Ein Herz für die Erziehung - Pädagogik im Michaelzeitalter



Erzengel Michael, 13. Jahrhundert, Byzantinische Ikone des Katharinenklosters, Sinai


Dreizehnter Vortrag vom 15. Oktober 1922[1]

Rudolf Steiner, Pädagogischer Jugendkurs[2]


Vorbemerkung: Vor hundert Jahren sprach Rudolf Steiner in Stuttgart vor jungen Menschen, die zum größten Teil mit der Anthroposophie nicht vertraut waren. Worüber er damals sprach, scheint heute aktueller und brennender denn je zu sein. Daher habe ich mich entschlossen, eine kleine Serie zu beginnen. Je Beitrag möchte ich in der entsprechenden Reihenfolge auf einen der dreizehn Vorträge Rudolf Steiners eingehen. Es werden jeweils nur ausgewählte Gesichtspunkte der Vorträge behandelt, die in mir besondere Resonanz gefunden haben. Mit ist durchaus bewusst, dass dadurch andere wesentliche Gesichtspunkte nicht berücksichtigt werden. Wenn sich Menschen angeregt fühlten, anschließend selbst den erwähnten Vortrag zu lesen, wäre es mir eine große Freude! Den Link zum Vortrag findet man unten.
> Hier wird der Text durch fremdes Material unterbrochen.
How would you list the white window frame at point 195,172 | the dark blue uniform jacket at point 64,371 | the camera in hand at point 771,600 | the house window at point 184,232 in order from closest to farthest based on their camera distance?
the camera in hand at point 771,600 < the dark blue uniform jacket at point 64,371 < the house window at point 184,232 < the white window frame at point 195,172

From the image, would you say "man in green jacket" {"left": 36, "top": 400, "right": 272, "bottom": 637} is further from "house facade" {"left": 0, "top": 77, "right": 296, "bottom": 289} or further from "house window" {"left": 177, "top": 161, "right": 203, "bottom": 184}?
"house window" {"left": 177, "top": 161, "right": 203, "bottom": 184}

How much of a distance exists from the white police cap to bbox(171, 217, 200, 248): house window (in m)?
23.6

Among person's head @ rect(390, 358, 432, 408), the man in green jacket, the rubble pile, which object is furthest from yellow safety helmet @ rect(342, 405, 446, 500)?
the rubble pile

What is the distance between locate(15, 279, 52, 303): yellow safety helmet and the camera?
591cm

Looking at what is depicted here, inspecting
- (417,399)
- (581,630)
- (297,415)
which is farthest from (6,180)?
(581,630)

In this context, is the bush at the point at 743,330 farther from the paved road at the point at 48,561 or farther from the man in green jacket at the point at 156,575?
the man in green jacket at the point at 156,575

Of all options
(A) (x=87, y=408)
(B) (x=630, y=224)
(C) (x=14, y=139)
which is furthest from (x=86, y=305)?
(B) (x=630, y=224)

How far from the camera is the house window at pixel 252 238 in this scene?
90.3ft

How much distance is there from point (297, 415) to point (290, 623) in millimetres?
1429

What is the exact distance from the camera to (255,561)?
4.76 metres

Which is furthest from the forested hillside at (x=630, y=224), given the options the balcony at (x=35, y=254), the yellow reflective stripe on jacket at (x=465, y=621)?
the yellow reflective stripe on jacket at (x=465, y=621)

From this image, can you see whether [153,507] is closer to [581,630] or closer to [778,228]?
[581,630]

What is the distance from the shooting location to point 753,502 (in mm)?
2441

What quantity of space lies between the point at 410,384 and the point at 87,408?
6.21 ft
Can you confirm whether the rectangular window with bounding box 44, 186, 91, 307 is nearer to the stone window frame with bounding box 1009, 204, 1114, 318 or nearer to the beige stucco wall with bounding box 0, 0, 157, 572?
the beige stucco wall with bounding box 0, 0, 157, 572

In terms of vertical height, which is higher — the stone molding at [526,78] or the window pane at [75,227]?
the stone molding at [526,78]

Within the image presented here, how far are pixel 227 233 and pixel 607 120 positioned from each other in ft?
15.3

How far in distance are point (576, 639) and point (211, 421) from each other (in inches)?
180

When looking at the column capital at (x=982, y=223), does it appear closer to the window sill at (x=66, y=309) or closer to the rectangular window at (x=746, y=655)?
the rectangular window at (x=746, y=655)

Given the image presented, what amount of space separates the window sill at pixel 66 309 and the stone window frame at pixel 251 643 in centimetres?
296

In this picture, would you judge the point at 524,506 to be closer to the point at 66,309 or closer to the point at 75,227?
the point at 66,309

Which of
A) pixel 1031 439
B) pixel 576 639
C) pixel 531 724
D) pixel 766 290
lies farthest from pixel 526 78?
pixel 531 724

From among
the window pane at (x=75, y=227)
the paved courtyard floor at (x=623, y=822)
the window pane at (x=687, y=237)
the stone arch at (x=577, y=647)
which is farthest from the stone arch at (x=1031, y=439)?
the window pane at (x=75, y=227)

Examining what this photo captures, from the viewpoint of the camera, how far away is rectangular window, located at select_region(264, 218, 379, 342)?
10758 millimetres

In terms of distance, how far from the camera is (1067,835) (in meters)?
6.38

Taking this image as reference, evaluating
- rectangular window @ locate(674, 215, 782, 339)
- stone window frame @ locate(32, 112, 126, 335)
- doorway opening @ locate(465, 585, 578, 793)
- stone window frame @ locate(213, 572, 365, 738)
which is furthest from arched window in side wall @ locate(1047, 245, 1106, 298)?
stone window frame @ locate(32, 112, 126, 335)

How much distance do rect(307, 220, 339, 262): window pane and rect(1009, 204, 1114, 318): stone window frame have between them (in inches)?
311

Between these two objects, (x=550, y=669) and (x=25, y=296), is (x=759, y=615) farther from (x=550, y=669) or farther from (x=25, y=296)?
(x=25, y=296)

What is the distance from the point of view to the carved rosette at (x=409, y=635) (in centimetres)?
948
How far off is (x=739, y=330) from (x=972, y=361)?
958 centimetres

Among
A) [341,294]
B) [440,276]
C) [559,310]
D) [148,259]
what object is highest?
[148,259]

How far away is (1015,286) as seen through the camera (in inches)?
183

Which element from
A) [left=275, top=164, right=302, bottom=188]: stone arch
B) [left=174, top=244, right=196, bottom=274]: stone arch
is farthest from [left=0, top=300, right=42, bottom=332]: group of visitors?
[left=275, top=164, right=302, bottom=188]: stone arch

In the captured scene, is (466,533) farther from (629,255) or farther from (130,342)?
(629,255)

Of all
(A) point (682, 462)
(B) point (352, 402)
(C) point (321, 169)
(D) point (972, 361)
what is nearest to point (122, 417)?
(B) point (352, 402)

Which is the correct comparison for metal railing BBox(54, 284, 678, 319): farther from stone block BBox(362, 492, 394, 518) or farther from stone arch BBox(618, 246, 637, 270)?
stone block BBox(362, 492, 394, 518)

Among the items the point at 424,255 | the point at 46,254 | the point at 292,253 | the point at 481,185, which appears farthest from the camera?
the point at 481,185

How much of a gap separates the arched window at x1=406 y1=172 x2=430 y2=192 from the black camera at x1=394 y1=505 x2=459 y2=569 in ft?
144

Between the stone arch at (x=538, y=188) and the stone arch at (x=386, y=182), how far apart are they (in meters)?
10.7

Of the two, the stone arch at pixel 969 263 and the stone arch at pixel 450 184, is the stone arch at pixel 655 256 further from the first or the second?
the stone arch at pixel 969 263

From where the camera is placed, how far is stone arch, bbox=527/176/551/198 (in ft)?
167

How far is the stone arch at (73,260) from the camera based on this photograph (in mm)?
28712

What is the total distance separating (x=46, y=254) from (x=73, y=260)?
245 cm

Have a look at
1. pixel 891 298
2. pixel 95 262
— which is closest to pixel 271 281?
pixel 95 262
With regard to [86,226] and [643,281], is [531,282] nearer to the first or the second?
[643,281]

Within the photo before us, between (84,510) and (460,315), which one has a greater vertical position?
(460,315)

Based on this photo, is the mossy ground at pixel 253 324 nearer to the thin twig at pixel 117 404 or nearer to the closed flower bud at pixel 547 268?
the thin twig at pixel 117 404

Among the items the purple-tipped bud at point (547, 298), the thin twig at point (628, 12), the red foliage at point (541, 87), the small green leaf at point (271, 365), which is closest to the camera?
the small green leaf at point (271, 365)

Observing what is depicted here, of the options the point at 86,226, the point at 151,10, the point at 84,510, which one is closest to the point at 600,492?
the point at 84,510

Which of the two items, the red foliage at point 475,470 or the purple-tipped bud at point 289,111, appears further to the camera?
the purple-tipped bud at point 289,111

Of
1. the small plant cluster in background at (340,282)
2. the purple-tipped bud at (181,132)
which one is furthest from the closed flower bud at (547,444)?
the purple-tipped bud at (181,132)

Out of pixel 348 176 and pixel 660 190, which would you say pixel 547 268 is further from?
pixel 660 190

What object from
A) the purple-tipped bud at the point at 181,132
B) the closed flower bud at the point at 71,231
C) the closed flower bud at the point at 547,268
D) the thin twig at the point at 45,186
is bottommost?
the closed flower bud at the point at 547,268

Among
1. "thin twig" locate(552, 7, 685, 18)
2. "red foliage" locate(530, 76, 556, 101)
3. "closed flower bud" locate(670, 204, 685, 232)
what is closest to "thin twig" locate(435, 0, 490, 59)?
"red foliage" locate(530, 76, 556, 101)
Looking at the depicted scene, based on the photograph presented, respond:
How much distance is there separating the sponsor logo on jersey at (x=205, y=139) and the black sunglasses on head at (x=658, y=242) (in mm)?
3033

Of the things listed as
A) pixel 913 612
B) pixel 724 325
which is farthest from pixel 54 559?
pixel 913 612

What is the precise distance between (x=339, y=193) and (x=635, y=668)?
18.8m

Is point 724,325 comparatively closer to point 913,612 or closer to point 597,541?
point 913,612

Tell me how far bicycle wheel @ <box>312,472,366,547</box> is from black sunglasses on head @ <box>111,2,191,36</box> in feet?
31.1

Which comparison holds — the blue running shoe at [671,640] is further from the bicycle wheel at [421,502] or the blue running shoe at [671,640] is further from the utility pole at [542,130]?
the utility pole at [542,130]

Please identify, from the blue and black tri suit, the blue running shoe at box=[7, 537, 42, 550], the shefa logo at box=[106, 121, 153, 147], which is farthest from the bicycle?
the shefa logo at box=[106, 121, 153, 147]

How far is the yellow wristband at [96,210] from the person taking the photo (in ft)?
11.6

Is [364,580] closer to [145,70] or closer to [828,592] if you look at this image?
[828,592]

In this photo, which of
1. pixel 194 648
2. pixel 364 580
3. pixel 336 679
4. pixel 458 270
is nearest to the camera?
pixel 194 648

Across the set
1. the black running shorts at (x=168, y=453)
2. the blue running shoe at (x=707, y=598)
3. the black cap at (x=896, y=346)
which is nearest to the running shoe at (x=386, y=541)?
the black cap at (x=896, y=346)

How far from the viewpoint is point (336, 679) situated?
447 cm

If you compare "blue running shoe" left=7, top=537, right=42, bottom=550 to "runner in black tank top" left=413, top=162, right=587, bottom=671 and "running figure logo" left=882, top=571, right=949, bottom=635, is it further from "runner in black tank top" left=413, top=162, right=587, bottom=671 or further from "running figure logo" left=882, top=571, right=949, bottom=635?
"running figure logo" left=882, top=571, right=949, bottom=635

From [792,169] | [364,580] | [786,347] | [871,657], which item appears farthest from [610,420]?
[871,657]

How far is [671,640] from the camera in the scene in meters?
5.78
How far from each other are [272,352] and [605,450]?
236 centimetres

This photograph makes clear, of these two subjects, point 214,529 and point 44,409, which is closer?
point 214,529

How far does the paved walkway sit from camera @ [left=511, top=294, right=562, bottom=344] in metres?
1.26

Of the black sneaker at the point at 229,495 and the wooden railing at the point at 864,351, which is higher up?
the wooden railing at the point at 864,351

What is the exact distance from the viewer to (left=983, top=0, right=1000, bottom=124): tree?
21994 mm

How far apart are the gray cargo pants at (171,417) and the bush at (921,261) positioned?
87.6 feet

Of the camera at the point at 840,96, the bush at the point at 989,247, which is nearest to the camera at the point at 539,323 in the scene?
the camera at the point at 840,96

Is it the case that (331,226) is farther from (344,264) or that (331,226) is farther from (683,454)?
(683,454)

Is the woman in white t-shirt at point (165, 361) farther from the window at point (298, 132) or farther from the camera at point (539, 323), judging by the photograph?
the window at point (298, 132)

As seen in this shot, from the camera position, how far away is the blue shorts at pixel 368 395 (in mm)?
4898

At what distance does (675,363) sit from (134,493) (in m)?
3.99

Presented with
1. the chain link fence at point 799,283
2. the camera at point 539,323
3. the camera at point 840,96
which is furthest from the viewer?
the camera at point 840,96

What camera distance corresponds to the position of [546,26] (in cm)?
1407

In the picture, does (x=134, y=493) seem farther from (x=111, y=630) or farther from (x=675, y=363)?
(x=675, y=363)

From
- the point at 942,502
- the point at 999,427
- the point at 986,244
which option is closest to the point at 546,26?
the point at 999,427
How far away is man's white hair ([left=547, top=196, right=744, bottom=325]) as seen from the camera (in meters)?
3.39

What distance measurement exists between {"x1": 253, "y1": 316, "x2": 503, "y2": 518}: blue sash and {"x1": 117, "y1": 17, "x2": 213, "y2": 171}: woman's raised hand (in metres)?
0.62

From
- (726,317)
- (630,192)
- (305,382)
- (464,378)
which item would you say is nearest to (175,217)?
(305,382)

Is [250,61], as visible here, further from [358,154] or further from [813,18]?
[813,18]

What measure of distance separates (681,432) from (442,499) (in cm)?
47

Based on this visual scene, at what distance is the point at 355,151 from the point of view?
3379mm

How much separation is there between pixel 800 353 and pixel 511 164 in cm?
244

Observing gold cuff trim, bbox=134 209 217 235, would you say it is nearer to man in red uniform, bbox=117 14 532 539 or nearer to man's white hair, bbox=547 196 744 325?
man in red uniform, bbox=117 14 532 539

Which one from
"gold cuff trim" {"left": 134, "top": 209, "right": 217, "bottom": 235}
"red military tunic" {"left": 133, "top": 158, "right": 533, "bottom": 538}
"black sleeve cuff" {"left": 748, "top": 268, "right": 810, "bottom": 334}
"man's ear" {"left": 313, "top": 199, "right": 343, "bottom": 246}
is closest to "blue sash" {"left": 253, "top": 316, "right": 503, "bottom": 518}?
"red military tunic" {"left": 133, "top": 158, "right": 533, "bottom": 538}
Seinen dreizehnten und damit gleichzeitig letzten Vortrag vor jungen Menschen hielt Rudolf Steiner am 15. Oktober 1922, also gut zwei Wochen nach dem Michaelifest, das auf den 29. September datiert ist. Dieses Fest liegt im Jahreslauf dem Osterfest, auf das wir nun gerade zuleben, genau gegenüber und steht mit diesem in Zusammenhang. Mi-cha-el ist Hebräisch und bedeutet: Wer ist wie Gott? Rudolf Steiner weist einmal darauf hin, dass wir Michael auch als das Antlitz des Christus verstehen lernen müssten. Im Abschlussvortrag des pädagogischen Jugendkurses will er alle Worte, die er in den vorangegangenen Vorträgen verwendet hat, in einem Bild zusammenfassen, genau gesprochen sei es „halb-bildlich“, eben nicht nur Bild. Dem Bild, das er dann verwendet, sind wir zur Michaelizeit, also im Herbst, näher als in der aktuellen Jahreszeit, es hat aber eine Bedeutung, die über die mit diesem Bild verbundene Festeszeit hinausgeht.


Der Drache

Zunächst spricht Rudolf Steiner über den Drachen, der im Begriffs- und Gedankenleben der heutigen Menschheit erscheint und den Menschen letztlich verschlingt, ihn in seinem Menschsein vernichtet: „Indem so etwas wie der Darwinismus – auch in unserer mitteleuropäischen Zivilisation – an die Stelle des Goetheschen Entwicklungsgedankens tritt, haben wir Begriffe, Ideen, die an der äußeren Natur wieder Leben gewinnen. Das ist aber ein Leben, das den Menschen verschlingt.“[3]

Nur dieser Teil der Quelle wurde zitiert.